The plot reads like what it is, a patchwork, with each successive author supremely bored by his predecessors’ contributions, so trying as hard as possible to escape the plot set up by them and set out for pastures new. Perky Nancy Carroll is engaged to perky Cary Grant (during his early, not-quite-inept but not-quite-ept-either phase) but her oily ex, Louis Calhern (hereafter to be known as Ambassador Trentino) won’t let her go. Sneaking away from her party she manages to brain the mobbed-up scumbag with a figurine, and flees. The coroner remarks that the lifeless Trentino has the thinnest skull he’s ever seen, which chimes with my own impression of the actor. He was basically one, vast, walking fontanelle.

DA Irving Pichel (effective in a rare non-halfwit role) is suspicious, but the slain man’s gaunt buddy, John Halliday, is determined to pin the blame on Nancy. Of course, we’re completely sympathetic to her, despite her guilt, and this being a pre-code all bets are off as to where this will lead. Meanwhile, she’s taken off with Cary on a three-day cruise, eager to forget her recent homicidal adventure.

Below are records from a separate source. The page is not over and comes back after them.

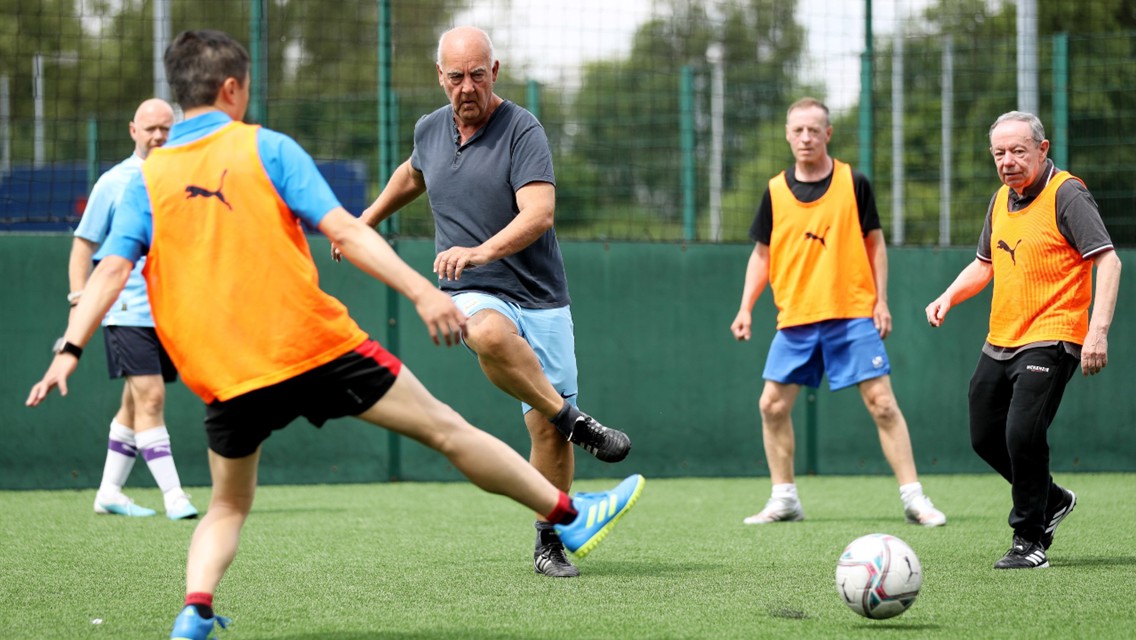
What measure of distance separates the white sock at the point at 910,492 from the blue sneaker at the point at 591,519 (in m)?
3.22

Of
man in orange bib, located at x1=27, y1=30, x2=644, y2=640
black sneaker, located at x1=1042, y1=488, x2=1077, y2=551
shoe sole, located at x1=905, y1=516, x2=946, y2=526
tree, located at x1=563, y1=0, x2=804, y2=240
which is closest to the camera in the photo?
man in orange bib, located at x1=27, y1=30, x2=644, y2=640

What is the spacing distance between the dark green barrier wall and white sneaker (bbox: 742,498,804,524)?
2605mm

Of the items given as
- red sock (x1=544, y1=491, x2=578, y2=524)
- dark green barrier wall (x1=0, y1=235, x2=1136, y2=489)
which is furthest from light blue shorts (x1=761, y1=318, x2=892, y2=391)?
red sock (x1=544, y1=491, x2=578, y2=524)

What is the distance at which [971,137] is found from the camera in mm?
11680

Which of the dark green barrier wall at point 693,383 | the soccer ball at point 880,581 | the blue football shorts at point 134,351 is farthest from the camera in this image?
the dark green barrier wall at point 693,383

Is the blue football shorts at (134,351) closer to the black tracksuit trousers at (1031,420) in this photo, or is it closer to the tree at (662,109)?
the tree at (662,109)

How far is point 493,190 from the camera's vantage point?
5711 millimetres

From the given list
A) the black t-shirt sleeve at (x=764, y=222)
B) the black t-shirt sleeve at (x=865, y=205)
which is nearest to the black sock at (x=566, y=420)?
the black t-shirt sleeve at (x=764, y=222)

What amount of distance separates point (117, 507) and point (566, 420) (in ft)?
12.4

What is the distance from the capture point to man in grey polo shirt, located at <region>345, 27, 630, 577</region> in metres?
5.53

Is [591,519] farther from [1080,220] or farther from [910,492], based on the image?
[910,492]

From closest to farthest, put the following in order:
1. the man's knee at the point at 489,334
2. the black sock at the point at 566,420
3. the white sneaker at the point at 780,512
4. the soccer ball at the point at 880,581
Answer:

Here’s where the film, hitherto merely disjointed and inconsistent, takes off into a stratosphere of absurdity — Halliday boards the cruise ship by police launch, and begins his own investigations. I learned a lot about the American legal system in this movie: I didn’t know previously that testimony given during a mock-trial at a pool party is legally binding, nor that beating a witness insensible with a length of rawhide is acceptable practice for lawyers. This occurs in the scene sometimes called the most shocking in all pre-code cinema –

Looking at this (and shooting glances over at Fiona, who was staring open-mouthed beside me), I was struck all over again by Jack LaRue’s versatility in slimeball roles. He didn’t just play one stock gangster, he had a whole range of them, twitching smack-heads, spectacular neurotics or gloating wolves, and depending on the slant he takes, his face seems to change. Here it’s all about the teeth, grinning with them, talking through them, sometimes just retracting his limbs and torso to hide behind them…

Lona laffs it up.

I liked Nancy Carroll a lot, and Lona Andre was fetching in her bit role, I suspect written solely so some exec could bed her. There was no reason for her to be there, or to speak. But she had won Paramount’s “Panther Woman Competition” (?) and they were trying her on the public. She later declined to exploiters like SLAVES IN BONDAGE and set a world’s golfing record for women before retiring from movies and becoming a successful businesswoman.

Cary Grant seemed to be doing something weird with his face all the time.

Cary’s legal advice to Nancy, “Just say ‘I don’t know’ or ‘I don’t remember’ no matter what they ask,” was much in my mind as I watched the Murdochs, père et fils, testifying last week, not to mention their associates in the press, the police, and the government.